Your task => Return exactly the lines that run from the one with "body_size: -755" to the last line of the entries below, both included, and nothing else.

Data excerpts =>
====

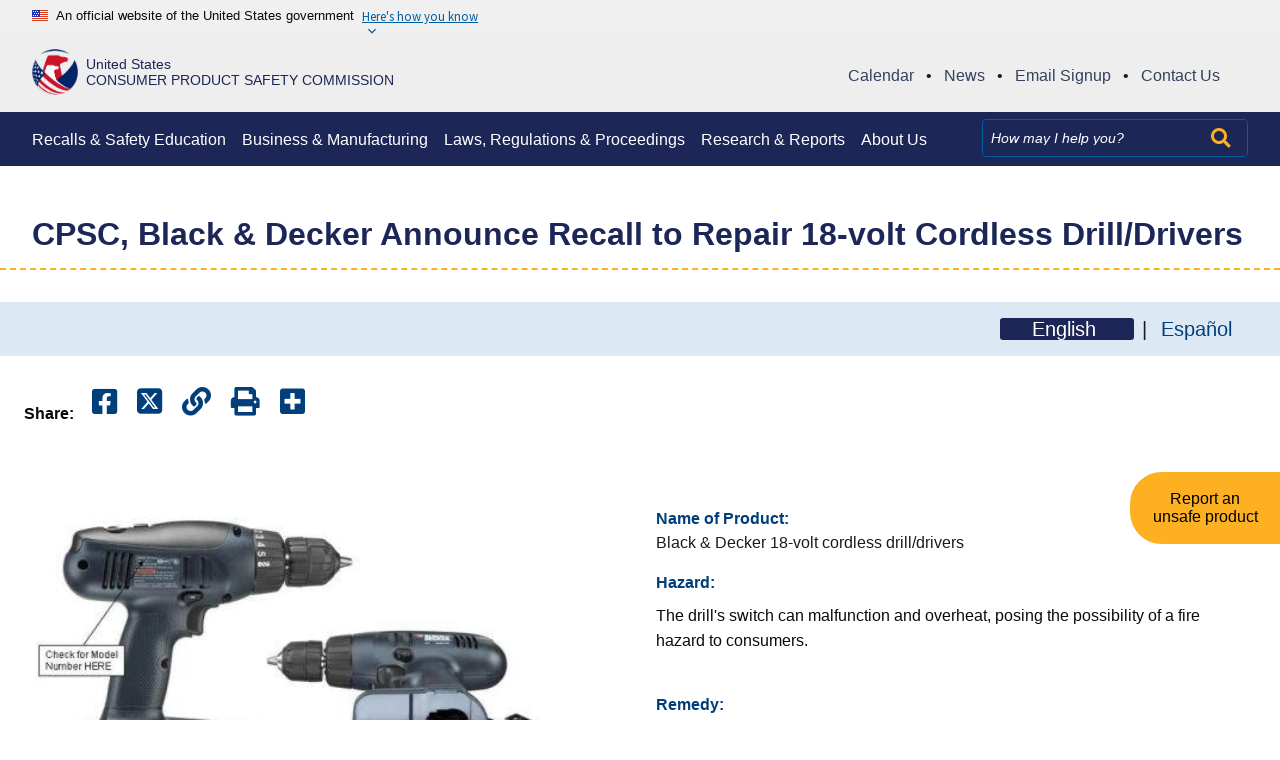

--- FILE ---
content_type: application/javascript
request_url: https://www.cpsc.gov/sites/default/themes/cpsc/assets/js/cpsc.min.js?v=10.5.6
body_size: 1244
content:
function ObjectFitIt(){$("img.objFit").each(function(){var e=$(this).attr("src"),t="cover";$(this).data("fit-type")&&(t=$(this).data("fit-type")),$(this).parent().css({background:'transparent url("'+e+'") no-repeat center center/'+t}),$("img.objFit").css("display","none")})}function getParameterByName(e,t=window.location.href){e=e.replace(/[\[\]]/g,"\\$&");var a=new RegExp("[?&]"+e+"(=([^&#]*)|&|#|$)"),i=a.exec(t);return i?i[2]?decodeURIComponent(i[2].replace(/\+/g," ")):"":null}"objectFit"in document.documentElement.style==!1&&ObjectFitIt(),function(e){e(document).ready(function(){e("#exitLink").dialog({autoOpen:!1,resizable:!1,height:"auto",width:400,modal:!0});var t="";e("a").click(function(a){t=e(this).attr("href");var i=/^(\w+:)?\/\//,n=/^(\w+:)?\/\/[^\/]*.gov($|[\/])/i;-1==t.indexOf("amazonaws")&&-1==t.indexOf("addtoany")&&-1==t.indexOf(".ctacdev.com")&&-1!==t.search(i)&&-1==t.search(n)&&-1==t.indexOf("product_recalls_download")&&(a.preventDefault(),e("#exitLink").dialog("open"))}),e("#exitLink .btn-ok").click(function(){window.location.href=t}),e("#exitLink .btn-cancel").click(function(){e("#exitLink").dialog("close")})})}(jQuery),function(e){var t=e("form#views-exposed-form-recalls-list-page-rc .tabset input[name=tabset]"),a=e("form#views-exposed-form-recalls-list-page-rc .tabset input[name=tabset]:first-child").attr("id");t.length&&(Drupal.behaviors.tabJs={attach:function(t){e(once("tabJs","input[name=tabset]",t)).on("click",function(){a=e(this).attr("id")})}},Drupal.behaviors.betterExposedFiltersAutoSubmit={attach:function(i){e(document).one("ajaxComplete",function(n,d,c){if(void 0!==i.location){const e=new URLSearchParams(window.location.search);""!=e.toString()&&e.has("tab")&&"csv"==e.get("tab")&&(a="tab2")}t.prop("checked",!1),e("#"+a).prop("checked",!0)})}},Drupal.behaviors.recallSearch={attach:function(t){e(once("recallSearch","section#recalls_search input[name=field_rc_date_value]",t)).on("change",function(){e("section#recalls_csv input[name=field_rc_date_value]").val(e(this).val())}),e(once("recallSearch2","section#recalls_search input[name=field_rc_date_value_1]",t)).on("change",function(){e("section#recalls_csv input[name=field_rc_date_value_1]").val(e(this).val())}),e(once("recallSearch3","section#recalls_search select[name=field_rc_hazards_target_id]",t)).on("change",function(){e("section#recalls_csv select[name=field_rc_hazards_target_id]").val(e(this).val())}),e(once("recallSearch4","section#recalls_search select[name=field_rc_recall_by_product_target_id]",t)).on("change",function(){e("section#recalls_csv select[name=field_rc_recall_by_product_target_id]").val(e(this).val())})}}),e(".nce-month-block").length&&(Drupal.behaviors.calendarMonthPagerNav={attach:function(t,a){function n(t,a="click"){let n=e("div.month-view tr.single-day td.single-day.start-date"),d=e("div.month-view tr.single-day td.single-day.end-date"),c=t.attr("date-date");n.length?(n.attr("date-date")<c||n.attr("date-date")==c)&&!d.length?(t.addClass("end-date"),"click"==a&&e("input#edit-start-date-to").val(c)):(n.attr("date-date")>c||d.length)&&(n.removeClass("start-date"),d.removeClass("end-date"),e("div.month-view tr td.highlighted").removeClass("highlighted"),t.addClass("start-date"),"click"==a&&(e("#edit-start-date-from").val(c),e("#edit-start-date-to").val(c))):"end"==a?t.addClass("end-date"):(t.addClass("start-date"),e("#edit-start-date-from").val(c),e("#edit-start-date-to").val(c));let l=e("div.month-view tr.single-day td.single-day.start-date"),o=e("div.month-view tr.single-day td.single-day.end-date"),r=l.closest("tr.single-day"),s=o.closest("tr.single-day"),h=r.index(),u=s.index();if(l.length&&o.length)for(i=h;i<=u;i+=3)if(i==u&&u!=h)for(j=0;j<=o.index();j++)e("div.month-view tr").eq(i+1).children("td.single-day").eq(j).addClass("highlighted"),e("div.month-view tr").eq(i).children("td.date-box").eq(j).addClass("highlighted");else if(i==u&&u==h)for(j=l.index();j<=o.index();j++)e("div.month-view tr").eq(i+1).children("td.single-day").eq(j).addClass("highlighted"),e("div.month-view tr").eq(i).children("td.date-box").eq(j).addClass("highlighted");else if(i!=u&&i!=h)for(j=0;j<=6;j++)e("div.month-view tr").eq(i+1).children("td.single-day").eq(j).addClass("highlighted"),e("div.month-view tr").eq(i).children("td.date-box").eq(j).addClass("highlighted");else if(i==h&&i!=u)for(j=l.index();j<=6;j++)e("div.month-view tr").eq(i+1).children("td.single-day").eq(j).addClass("highlighted"),e("div.month-view tr").eq(i).children("td.date-box").eq(j).addClass("highlighted")}if(e(document).one("ajaxSuccess",function(t,a,i){if(i.url&&-1!=i.url.indexOf("view_base_path=This-Path-is-added-for-month-block-ajax-to-work")&&-1==i.url.indexOf("view_display_id=block_month_list")){let t=e(".nce-list-block").find("a[href^='/"+getParameterByName("view_path",i.url)+"']");t.click()}}),e(once("onChangeStartDay","input#edit-start-date-from",t)).on("change",function(){let t=e(this).val(),a=e("div.month-view tr.single-day td.single-day[date-date='"+t+"']");n(a,"start")}),e(once("onChangeStartDay","input#edit-start-date-to",t)).on("change",function(){let t=e(this).val(),a=e("div.month-view tr.single-day td.single-day[date-date='"+t+"']");n(a,"end")}),e(once("calendarMonthPagerNav",".single-day .inner",t)).on("click",function(){let t=e(this),a=t.parents("td").attr("data-day-of-month"),i=(e("li.usa-collection__item[data-day-of-month="+a+"]"),t.closest("td").find("div.inner div.today"),t.closest("td div.inner"),t.closest("td"));n(i,"click")}),void 0!==t.location){const t=new URLSearchParams(window.location.search);""!=t.toString()&&t.has("search_view")&&"month"==t.get("search_view")?e('input[aria-controls="month_view"]').click():""!=t.toString()&&e('input[aria-controls="list_view"]').click()}e("#edit-submit-nce-calendar").on("click",function(){if(e('input[aria-controls="month_view"]').prop("checked")){var t=e("<input>").attr("type","hidden").attr("name","search_view").val("month");e("form#views-exposed-form-nce-calendar-page-public-calendar").append(t)}})}}),e("#views-exposed-form-business-guidance-faq-page").length&&e(".form-checkbox").on("change",function(t){0!=e(".form-checkbox:checked").length||this.checked||(this.checked=!0)}),e("#recall-product-node").length&&(Drupal.behaviors.recallSlider={attach:function(t){e(once("recallSlider",".optionset-recall-gallery img",(document,t))).on("click",function(t){var a=e(this).parent(),i=e("ul.slides li").index(a);e("#gallery-popup .mfp-field").find("div a").eq(i).click()})}}),e("#business-edu-search").submit(function(t){return t.preventDefault(),""!=e('#business-edu-search input[name="search"]').val()&&(window.location.href="/Business--Manufacturing/Business-Education/FAQ/Search?search_filter="+e('#business-edu-search input[name="search"]').val()),!1})}(jQuery),function(e){e(document).ready(function(){e(".lang-select-header").click(function(t){e(".links").toggle()}),e("span.lang-toggle-tooltip").click(function(t){e("span.lang-toggle-info-container").toggle()})}),e(document).keydown(function(t){27==t.keyCode&&e("span.lang-toggle-info-container").hide()})}(jQuery);

--- FILE ---
content_type: image/svg+xml
request_url: https://www.cpsc.gov/sites/default/themes/cpsc/assets/images/TruthSocial.svg
body_size: -755
content:
<svg width="40" height="40" viewBox="0 0 40 40" fill="none" xmlns="http://www.w3.org/2000/svg">
<path d="M6 8H13.2193V14.2595H6V8Z" fill="#1D2757"/>
<path d="M25.7807 24.7405H33V31H25.7807V24.7405Z" fill="#1D2757"/>
<path d="M33 8V14.2595H23.1818V30.8544H15.8182V8H33Z" fill="#1D2757"/>
</svg>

====

Answer =>
body_size: -755
content:
<svg width="40" height="40" viewBox="0 0 40 40" fill="none" xmlns="http://www.w3.org/2000/svg">
<path d="M6 8H13.2193V14.2595H6V8Z" fill="#1D2757"/>
<path d="M25.7807 24.7405H33V31H25.7807V24.7405Z" fill="#1D2757"/>
<path d="M33 8V14.2595H23.1818V30.8544H15.8182V8H33Z" fill="#1D2757"/>
</svg>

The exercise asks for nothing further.